**ИСХОДНЫЙ ФРАГМЕНТ:**

========================================================================

При этом совершенно самостоятельной задачей станет также стремление «считать» максимально упрощенный «сюжетный» пласт текста, увидеть его «скелет», в паре предложений ответить на примитивные вопросы: Кто? Что? Когда? Где? Почему? Простота и сложность, непосредственно данное и метафорически трансформированное оказываются в необходимо зависимых отношениях друг с другом. Критик осознает неразрешимую сложность текста именно на фоне сюжетно-тематического упрощенчества, наипримитивнейшего из всех систематических упражнений в анализе литературного произведения, которым часто злоупотребляют учителя старших классов и адепты женских литературных клубов.
По этому поводу не без иронии размышляет К. Брукс в своей работе The Language of Paradox («Язык парадокса», 1949). Называя парадокс «языком, свойственным поэзии и неизбежным для поэтического творчества»[146], Брукс прямо манифестирует тематическую простоту и парадоксальную сложность всякой большой поэзии. Конечно, Джон Донн в своей «Канонизации» «…мог бы сказать прямо: «С милым рай и в шалаше». «Канонизация» содержит этот восхитительный тезис, но… идет гораздо дальше не только в великолепии поэтического достоинства, но и своей необыкновенной точностью»[147]. Что же мыслится как «достоинство» и «точность»? Последовательное развитие парадоксального тезиса в разнообразии свойств авторской системы, в которой святость в каноническом смысле одновременно профанируется и утверждается святостью возлюбленных. Последнее станет очевидностью (?!) в интерпретаторской логике Брукса, тщательно истолковывающего метаморфозы слов и смыслов стихотворения Донна.

========================================================================

(Записи коллекции)
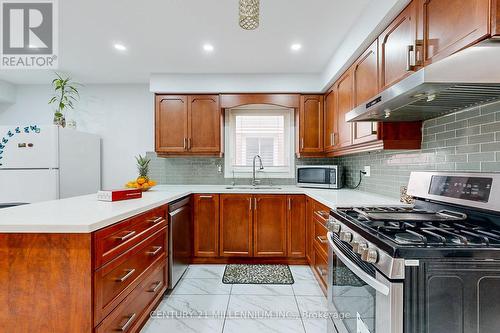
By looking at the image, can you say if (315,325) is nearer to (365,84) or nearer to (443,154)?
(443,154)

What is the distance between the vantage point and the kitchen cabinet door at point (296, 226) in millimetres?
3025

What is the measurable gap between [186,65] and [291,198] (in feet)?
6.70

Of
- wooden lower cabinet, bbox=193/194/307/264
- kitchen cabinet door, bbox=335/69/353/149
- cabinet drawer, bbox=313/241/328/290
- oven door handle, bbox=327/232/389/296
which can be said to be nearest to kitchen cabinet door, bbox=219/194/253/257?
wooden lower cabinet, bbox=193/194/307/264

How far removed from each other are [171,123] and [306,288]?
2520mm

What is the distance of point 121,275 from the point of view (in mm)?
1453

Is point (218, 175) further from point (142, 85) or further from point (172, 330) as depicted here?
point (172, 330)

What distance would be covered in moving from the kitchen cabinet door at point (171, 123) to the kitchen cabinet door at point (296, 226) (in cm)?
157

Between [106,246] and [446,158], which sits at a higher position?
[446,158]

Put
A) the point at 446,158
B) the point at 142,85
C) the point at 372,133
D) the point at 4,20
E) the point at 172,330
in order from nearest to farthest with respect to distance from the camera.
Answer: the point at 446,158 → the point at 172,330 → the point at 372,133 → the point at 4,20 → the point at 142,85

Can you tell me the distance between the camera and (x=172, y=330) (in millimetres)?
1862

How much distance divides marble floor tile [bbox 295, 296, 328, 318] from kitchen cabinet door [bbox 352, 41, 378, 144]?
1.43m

========================================================================

**ЦЕЛЬ ЗАДАНИЯ:** Можете ли вы заново привести часть отрывка о языке парадокса, которая начинается словами «При этом совершенно» и заканчивается словами «женских литературных клубов.», заменив в ней «Критик» на «Исследователь»?

**ОТВЕТ К ЗАДАНИЮ:**
При этом совершенно самостоятельной задачей станет также стремление «считать» максимально упрощенный «сюжетный» пласт текста, увидеть его «скелет», в паре предложений ответить на примитивные вопросы: Кто? Что? Когда? Где? Почему? Простота и сложность, непосредственно данное и метафорически трансформированное оказываются в необходимо зависимых отношениях друг с другом. Исследователь осознает неразрешимую сложность текста именно на фоне сюжетно-тематического упрощенчества, наипримитивнейшего из всех систематических упражнений в анализе литературного произведения, которым часто злоупотребляют учителя старших классов и адепты женских литературных клубов.